What was most notable about this most recent performance was Brabbins’ holding off the lyric impulse, letting Birtwistle’s “endless melodies” simply speak. In tandem with that was the opening, even more primal than I remember, and the contrast of delicate moments that I had completely forgotten existed. Time and time again, one marvelled at Birtwistle’s exquisite scoring, masterly at every turn. Brabbins ensured that we felt the cumulative energy of the later stages of the work powerfully, a slowly but inexorably moving force that was completely unstoppable. The final silence after the work finished spoke volumes. Sir Harrison was in attendance, the orchestra applauding as enthusiastically as the audience when he moved to the stage (initially it looked like he was content to stay in his stalls seat).
So, from the earth to the ocean: the coupling was Vaughan Williams’ Sea Symphony, Birtwistle’s huge array of percussion now replaced by seating for the BBC Symphony Chorus. When the chorus arrived, the normal disposition of voices seemed more mixed than usual, resulting in a wonderful homogeneity of sound.

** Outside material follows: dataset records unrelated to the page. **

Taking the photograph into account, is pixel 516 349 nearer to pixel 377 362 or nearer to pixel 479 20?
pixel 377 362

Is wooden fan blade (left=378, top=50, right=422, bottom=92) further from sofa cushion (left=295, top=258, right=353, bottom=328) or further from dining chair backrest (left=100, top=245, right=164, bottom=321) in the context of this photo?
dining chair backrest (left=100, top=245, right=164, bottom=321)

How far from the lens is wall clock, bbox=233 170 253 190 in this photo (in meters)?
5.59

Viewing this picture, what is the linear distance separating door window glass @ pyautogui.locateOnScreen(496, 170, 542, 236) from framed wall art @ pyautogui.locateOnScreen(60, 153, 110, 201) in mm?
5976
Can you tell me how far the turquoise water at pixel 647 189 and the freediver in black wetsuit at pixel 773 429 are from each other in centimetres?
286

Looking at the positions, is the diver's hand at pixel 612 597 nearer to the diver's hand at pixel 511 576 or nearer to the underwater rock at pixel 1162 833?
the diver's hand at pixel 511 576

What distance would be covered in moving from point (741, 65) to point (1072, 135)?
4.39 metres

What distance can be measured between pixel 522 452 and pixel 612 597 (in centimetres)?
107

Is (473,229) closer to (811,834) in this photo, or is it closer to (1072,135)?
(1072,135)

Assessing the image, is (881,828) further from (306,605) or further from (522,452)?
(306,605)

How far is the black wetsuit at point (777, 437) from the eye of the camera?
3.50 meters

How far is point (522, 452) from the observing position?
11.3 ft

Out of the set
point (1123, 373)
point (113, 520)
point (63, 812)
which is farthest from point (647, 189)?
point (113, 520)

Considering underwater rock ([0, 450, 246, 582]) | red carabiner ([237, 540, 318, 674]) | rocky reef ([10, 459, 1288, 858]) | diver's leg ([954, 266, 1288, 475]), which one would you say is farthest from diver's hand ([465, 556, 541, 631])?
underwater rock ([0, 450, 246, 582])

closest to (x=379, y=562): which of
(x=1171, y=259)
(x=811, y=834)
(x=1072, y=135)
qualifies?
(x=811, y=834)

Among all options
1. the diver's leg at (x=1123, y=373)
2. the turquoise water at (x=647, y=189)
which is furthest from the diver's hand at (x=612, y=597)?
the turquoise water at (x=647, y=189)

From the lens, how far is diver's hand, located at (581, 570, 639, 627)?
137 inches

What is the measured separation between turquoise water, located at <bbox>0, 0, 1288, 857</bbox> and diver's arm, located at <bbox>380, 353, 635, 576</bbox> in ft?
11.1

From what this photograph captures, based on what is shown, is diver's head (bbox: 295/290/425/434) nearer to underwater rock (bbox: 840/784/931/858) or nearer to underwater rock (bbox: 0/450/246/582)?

Huge orchestra, huge chorus: perhaps not perfect for the Barbican acoustic, which threatened to overload in passages in full cry. The initial brass fanfare was a touch unfocused, its return far more confident, but there was no doubting the excellence of the BBC Symphony Chorus. The music was brilliantly paced by Brabbins. Elizabeth Llewellyn’s radiant, ringing soprano confirmed her place as one of the best up-and-coming sopranos (her ENO debut was in 2010 as Mimì; she impressed mightily in Puccini’s Rondine at Opera Holland Park in June this year). Her diction was impeccable, and she has the full range dynamically, imperious when flinging out “Flaunt out, O Sea your separate flags of nations,” radiant elsewhere. She was joined by Marcus Farnsworth, winner of the 2009 Wigmore Hall International Song Competition and the Song Prize at the 2011 Kathleen Ferrier Awards. He participated in Iain Bell’s In Parenthesis at the Royal Opera (review) and in the Barbican performance of Adams’ Doctor Atomic in April this year (review). On this occasion, though, Farnsworth sounded reedy, the higher strata of Vaughan Williams’ writing feeling distinctly high for him. He was literal in the interior ruminations of “On the beach at night alone” (the choir far better in its attunement to the writing, the tempo perfectly chosen by Brabbins, the horn quartet particularly ravishing).
It was the Scherzo (“The Waves”) that emerged as a tour de force, a chorus-only movement, jubilant and sparkling. The semi-chorus in the finale, “The Explorers”, confirmed the excellence of the choral contribution. This finale exuded breadth thanks to Brabbins’ intensely vocal realisation of the score (he literally let it breathe). A pity that the difference in standard between the soloists was so obvious when they were juxtaposed (“Sailing these seas or on the hills”) and that Farnsworth’s words were almost lost at “For we are bound where mariner has not yet dared to go”.
The repertoire pairing was exemplary for this concert, even though it did lead to an extended interval and later home-time; and it was good to be reminded of the stature of both pieces. The concert confirmed Brabbins’ excellence; this was the BBC Symphony on top form in a very demanding concert indeed. Bravo!